* What the task requires *
In the material, turn everything from the line containing "What distance from the camera" down to the line containing "39.6 meters" into a numbered list, one line per item, skipping blank lines. Leave the pictures out.

(Data entries)
+++
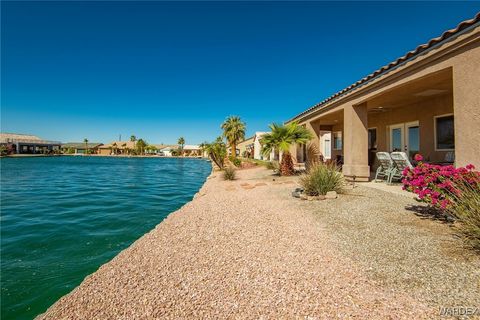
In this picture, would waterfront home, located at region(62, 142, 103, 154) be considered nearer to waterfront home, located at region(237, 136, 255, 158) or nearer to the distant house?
the distant house

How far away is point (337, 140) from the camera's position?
52.3 feet

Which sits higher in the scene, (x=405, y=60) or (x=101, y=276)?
(x=405, y=60)

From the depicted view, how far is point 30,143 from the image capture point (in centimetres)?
6969

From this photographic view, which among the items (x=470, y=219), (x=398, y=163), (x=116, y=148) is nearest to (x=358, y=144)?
(x=398, y=163)

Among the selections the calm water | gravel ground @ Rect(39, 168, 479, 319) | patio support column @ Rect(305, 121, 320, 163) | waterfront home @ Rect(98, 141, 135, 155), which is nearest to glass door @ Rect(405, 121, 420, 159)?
patio support column @ Rect(305, 121, 320, 163)

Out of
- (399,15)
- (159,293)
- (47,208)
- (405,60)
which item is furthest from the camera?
(399,15)

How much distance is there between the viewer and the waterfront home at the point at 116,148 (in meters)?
92.6

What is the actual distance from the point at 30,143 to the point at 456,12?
9088cm

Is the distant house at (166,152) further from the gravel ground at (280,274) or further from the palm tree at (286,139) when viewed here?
the gravel ground at (280,274)

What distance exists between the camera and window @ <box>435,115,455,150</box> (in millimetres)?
8008

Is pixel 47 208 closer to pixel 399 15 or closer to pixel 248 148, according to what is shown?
pixel 399 15

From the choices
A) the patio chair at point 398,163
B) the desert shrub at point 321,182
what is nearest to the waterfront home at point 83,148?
the desert shrub at point 321,182

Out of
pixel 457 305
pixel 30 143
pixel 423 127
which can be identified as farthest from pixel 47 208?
pixel 30 143

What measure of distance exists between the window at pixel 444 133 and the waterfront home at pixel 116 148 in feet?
310
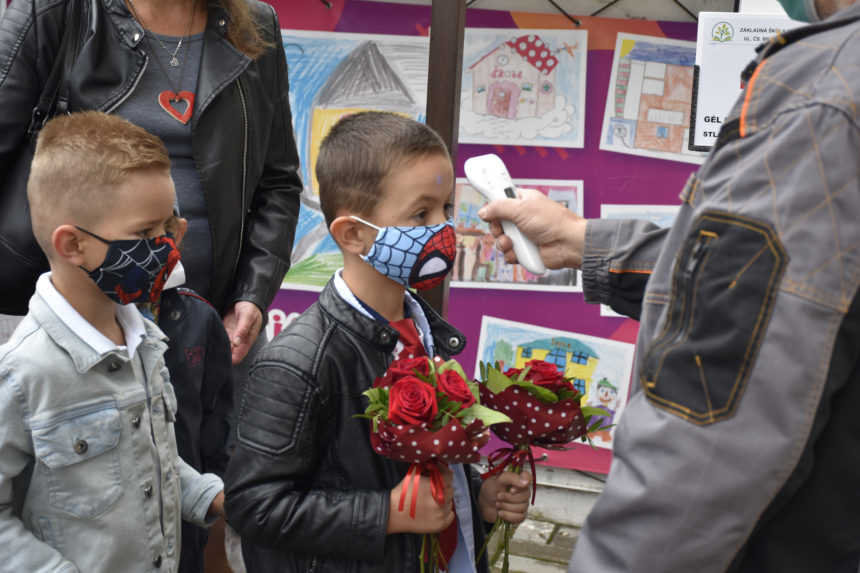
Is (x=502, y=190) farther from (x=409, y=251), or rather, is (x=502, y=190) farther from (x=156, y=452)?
(x=156, y=452)

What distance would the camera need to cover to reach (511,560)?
4453mm

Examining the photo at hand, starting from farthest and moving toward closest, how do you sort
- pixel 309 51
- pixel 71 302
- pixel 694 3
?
pixel 309 51 < pixel 694 3 < pixel 71 302

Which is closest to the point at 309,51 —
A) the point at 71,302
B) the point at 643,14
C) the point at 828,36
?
the point at 643,14

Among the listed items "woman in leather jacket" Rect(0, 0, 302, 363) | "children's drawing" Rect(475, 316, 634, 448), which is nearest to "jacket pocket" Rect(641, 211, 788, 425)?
"woman in leather jacket" Rect(0, 0, 302, 363)

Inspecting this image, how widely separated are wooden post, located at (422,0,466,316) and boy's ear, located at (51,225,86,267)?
4.51 feet

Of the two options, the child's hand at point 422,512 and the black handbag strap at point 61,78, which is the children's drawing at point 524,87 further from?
the child's hand at point 422,512

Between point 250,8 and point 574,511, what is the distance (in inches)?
137

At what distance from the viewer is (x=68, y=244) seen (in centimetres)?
180

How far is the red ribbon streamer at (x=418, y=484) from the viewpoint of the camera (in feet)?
5.82

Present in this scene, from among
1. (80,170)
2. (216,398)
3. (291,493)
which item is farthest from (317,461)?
(80,170)

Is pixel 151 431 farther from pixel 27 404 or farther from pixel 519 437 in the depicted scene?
pixel 519 437

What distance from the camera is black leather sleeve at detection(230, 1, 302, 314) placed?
101 inches

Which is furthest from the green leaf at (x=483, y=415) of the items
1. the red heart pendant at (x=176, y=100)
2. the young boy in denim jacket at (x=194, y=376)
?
the red heart pendant at (x=176, y=100)

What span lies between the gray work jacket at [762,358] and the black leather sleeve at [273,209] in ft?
5.40
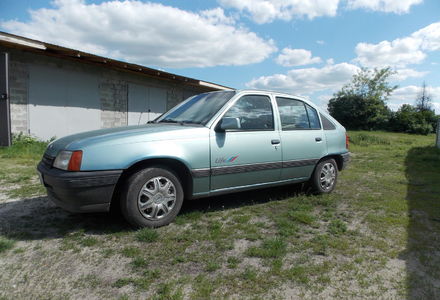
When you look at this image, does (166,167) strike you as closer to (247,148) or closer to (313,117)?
(247,148)

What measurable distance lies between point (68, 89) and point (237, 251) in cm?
951

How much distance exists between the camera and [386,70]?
39.6 meters

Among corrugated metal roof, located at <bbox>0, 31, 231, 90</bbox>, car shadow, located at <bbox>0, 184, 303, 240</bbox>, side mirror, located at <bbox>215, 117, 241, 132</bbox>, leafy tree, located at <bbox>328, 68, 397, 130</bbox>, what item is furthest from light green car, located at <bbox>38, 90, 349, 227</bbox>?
leafy tree, located at <bbox>328, 68, 397, 130</bbox>

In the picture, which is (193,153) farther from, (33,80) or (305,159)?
(33,80)

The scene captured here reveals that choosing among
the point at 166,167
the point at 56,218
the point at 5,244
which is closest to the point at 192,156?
the point at 166,167

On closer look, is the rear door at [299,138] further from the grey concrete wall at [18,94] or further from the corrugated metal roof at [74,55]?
the grey concrete wall at [18,94]

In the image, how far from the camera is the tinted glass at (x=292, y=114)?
4.53 m

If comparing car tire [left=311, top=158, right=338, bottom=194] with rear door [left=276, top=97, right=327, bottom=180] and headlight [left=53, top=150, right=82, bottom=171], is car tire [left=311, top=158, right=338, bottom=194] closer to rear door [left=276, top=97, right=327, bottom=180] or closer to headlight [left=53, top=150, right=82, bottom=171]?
rear door [left=276, top=97, right=327, bottom=180]

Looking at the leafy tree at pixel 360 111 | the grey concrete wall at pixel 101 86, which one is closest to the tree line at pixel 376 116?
the leafy tree at pixel 360 111

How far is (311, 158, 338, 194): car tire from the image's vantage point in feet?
16.2

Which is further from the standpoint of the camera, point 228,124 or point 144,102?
point 144,102

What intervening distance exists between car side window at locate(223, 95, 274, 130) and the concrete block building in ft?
23.5

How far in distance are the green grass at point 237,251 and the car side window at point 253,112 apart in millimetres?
1154

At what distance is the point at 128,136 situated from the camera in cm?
325
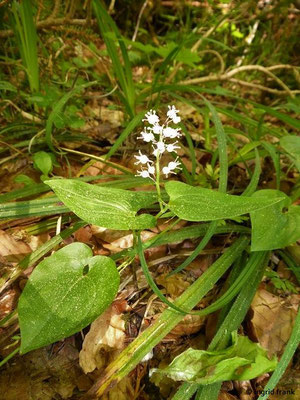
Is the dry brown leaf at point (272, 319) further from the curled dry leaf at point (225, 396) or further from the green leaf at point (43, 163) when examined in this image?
the green leaf at point (43, 163)

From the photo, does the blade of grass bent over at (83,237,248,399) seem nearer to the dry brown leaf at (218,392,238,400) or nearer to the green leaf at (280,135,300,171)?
the dry brown leaf at (218,392,238,400)

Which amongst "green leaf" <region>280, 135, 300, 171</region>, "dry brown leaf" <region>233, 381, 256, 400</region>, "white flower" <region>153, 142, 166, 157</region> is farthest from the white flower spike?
"dry brown leaf" <region>233, 381, 256, 400</region>

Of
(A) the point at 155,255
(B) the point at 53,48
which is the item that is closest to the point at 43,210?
(A) the point at 155,255

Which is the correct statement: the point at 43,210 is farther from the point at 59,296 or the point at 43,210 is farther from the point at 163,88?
the point at 163,88

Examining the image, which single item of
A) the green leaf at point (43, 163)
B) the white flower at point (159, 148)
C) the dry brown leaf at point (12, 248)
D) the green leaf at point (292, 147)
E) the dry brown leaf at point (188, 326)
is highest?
the white flower at point (159, 148)

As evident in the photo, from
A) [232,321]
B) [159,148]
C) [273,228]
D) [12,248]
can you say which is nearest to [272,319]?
[232,321]

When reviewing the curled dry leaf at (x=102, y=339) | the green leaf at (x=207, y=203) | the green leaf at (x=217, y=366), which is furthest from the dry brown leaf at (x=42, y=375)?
the green leaf at (x=207, y=203)

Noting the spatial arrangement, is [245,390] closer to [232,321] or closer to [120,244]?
[232,321]
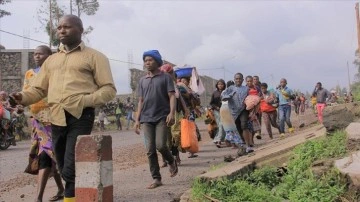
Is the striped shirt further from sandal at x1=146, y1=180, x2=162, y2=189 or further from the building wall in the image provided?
the building wall

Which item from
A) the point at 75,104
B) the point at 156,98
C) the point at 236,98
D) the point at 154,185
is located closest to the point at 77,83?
the point at 75,104

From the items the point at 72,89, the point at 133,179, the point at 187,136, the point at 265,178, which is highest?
the point at 72,89

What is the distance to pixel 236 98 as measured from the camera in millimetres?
8891

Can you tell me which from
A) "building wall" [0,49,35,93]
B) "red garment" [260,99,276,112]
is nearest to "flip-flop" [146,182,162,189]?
"red garment" [260,99,276,112]

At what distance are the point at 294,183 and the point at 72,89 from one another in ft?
7.75

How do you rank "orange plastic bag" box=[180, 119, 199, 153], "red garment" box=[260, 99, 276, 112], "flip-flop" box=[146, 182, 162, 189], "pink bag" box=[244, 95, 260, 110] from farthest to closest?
"red garment" box=[260, 99, 276, 112] < "pink bag" box=[244, 95, 260, 110] < "orange plastic bag" box=[180, 119, 199, 153] < "flip-flop" box=[146, 182, 162, 189]

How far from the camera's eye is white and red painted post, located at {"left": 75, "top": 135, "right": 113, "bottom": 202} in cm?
344

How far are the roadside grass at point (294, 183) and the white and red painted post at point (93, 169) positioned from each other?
1.19 m

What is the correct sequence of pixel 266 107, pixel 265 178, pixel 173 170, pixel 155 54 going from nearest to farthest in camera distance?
pixel 265 178 < pixel 155 54 < pixel 173 170 < pixel 266 107

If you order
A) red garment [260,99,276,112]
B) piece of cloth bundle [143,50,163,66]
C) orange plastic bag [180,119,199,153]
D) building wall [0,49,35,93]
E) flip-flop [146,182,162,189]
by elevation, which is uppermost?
building wall [0,49,35,93]

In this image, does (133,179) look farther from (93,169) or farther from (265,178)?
(93,169)

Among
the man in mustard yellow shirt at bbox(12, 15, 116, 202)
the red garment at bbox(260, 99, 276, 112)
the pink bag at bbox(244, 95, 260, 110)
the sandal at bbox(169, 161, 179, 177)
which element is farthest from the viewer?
the red garment at bbox(260, 99, 276, 112)

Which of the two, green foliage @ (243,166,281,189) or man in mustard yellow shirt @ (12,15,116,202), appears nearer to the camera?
man in mustard yellow shirt @ (12,15,116,202)

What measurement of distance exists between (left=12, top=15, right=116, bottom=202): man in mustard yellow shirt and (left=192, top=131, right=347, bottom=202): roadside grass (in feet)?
4.41
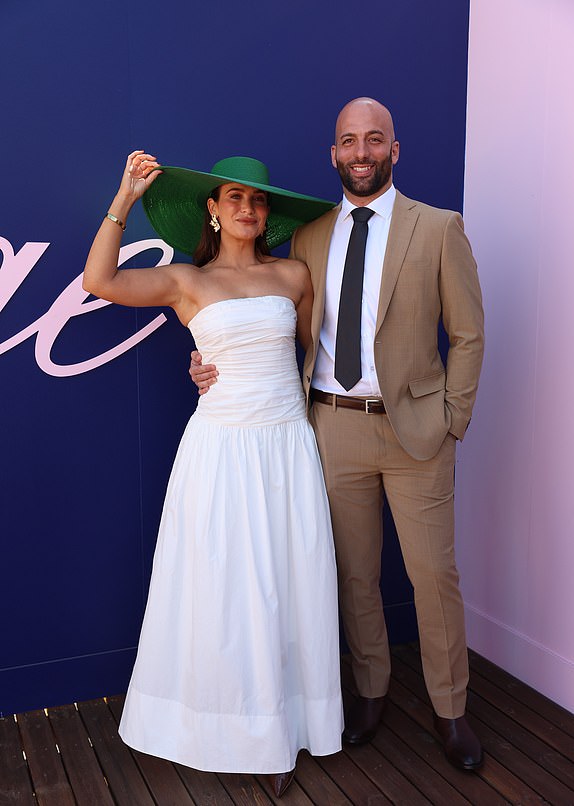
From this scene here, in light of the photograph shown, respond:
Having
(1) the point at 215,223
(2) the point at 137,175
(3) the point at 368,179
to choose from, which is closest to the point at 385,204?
(3) the point at 368,179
+++
* Reply to the exercise *
1. What distance from the camera is black leather sleeve at detection(230, 1, 302, 314) placed?
2. 101 inches
3. Which is furthest from the green leaf at (x=483, y=415) of the items
4. 1. the red heart pendant at (x=176, y=100)
5. 2. the young boy in denim jacket at (x=194, y=376)
6. ?
7. the red heart pendant at (x=176, y=100)
8. What span lies between the gray work jacket at [762,358] and the black leather sleeve at [273,209] in ft?
9. 5.40
10. When you look at this image, does (166,167) strike you as closer to (247,148) or closer to (313,117)?
11. (247,148)
12. What measurable distance lies between point (68, 89) and point (237, 251) in cm?
13. 951
14. How much distance exists between the camera and [386,70]?
15. 39.6 meters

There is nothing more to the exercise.